## YOUR INSTRUCTIONS
Examine each line of the data. Copy the line if it includes the word "Catalog".

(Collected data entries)
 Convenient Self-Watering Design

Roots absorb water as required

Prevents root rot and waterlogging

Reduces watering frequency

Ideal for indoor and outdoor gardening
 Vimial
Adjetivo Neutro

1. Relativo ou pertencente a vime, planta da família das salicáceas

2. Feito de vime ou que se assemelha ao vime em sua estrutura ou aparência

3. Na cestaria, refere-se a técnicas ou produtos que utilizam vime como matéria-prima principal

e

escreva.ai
...
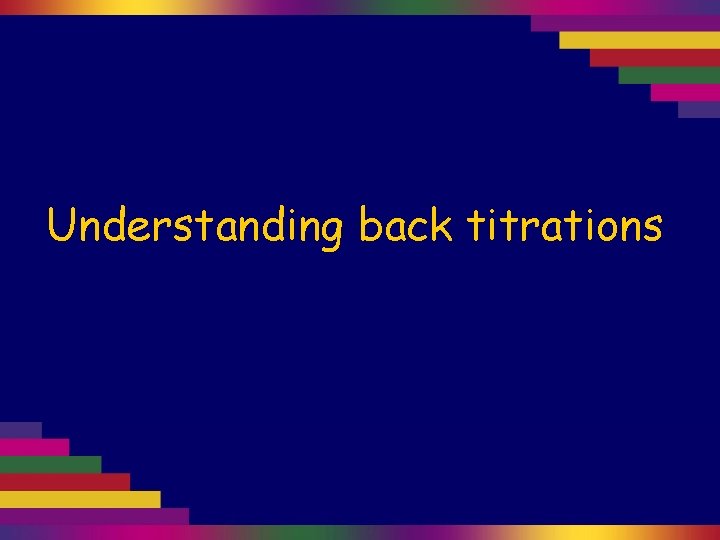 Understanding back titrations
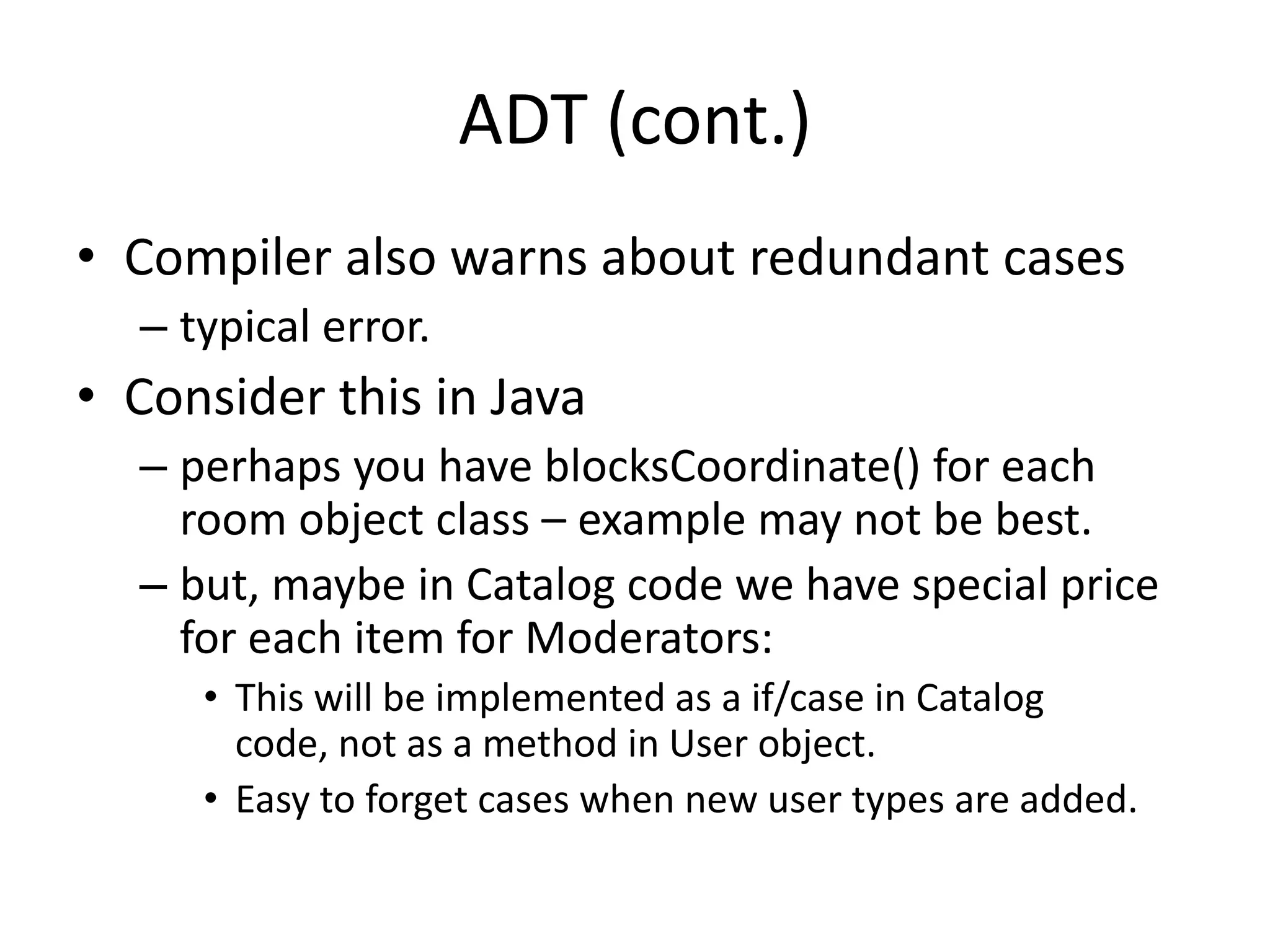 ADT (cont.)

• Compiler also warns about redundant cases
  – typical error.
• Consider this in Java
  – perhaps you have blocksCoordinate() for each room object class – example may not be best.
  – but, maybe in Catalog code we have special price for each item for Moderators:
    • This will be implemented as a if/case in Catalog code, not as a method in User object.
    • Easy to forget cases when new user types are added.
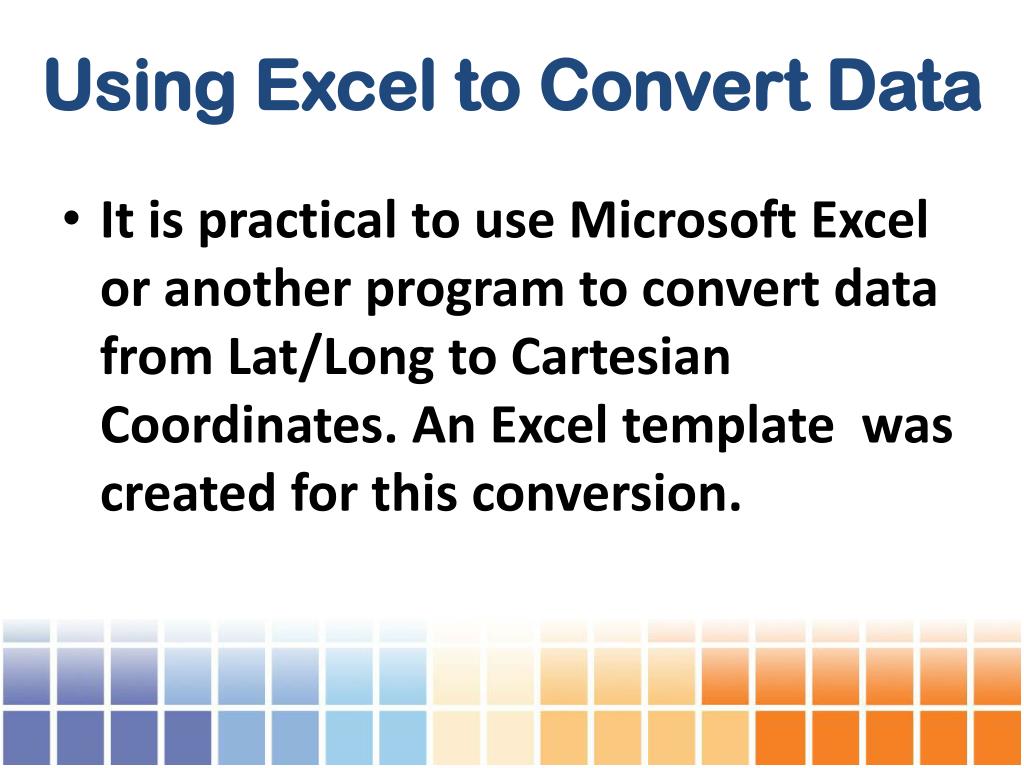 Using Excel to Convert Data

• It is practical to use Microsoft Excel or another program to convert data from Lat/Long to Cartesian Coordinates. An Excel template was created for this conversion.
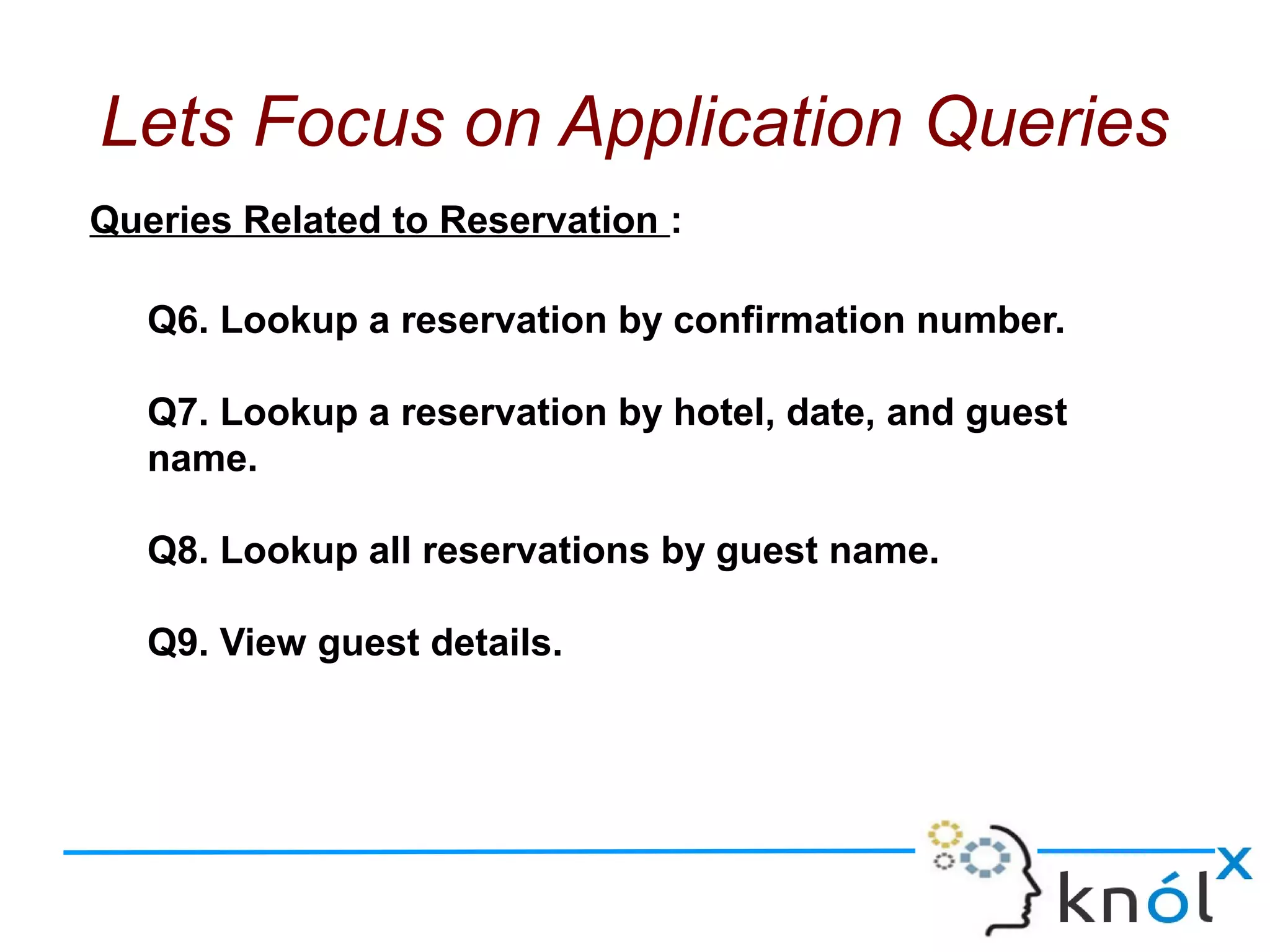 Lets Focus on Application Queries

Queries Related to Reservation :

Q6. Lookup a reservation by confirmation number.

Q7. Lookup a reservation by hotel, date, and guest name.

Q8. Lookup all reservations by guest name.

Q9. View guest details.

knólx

## ANSWER SECTION
  – but, maybe in Catalog code we have special price for each item for Moderators:
    • This will be implemented as a if/case in Catalog code, not as a method in User object.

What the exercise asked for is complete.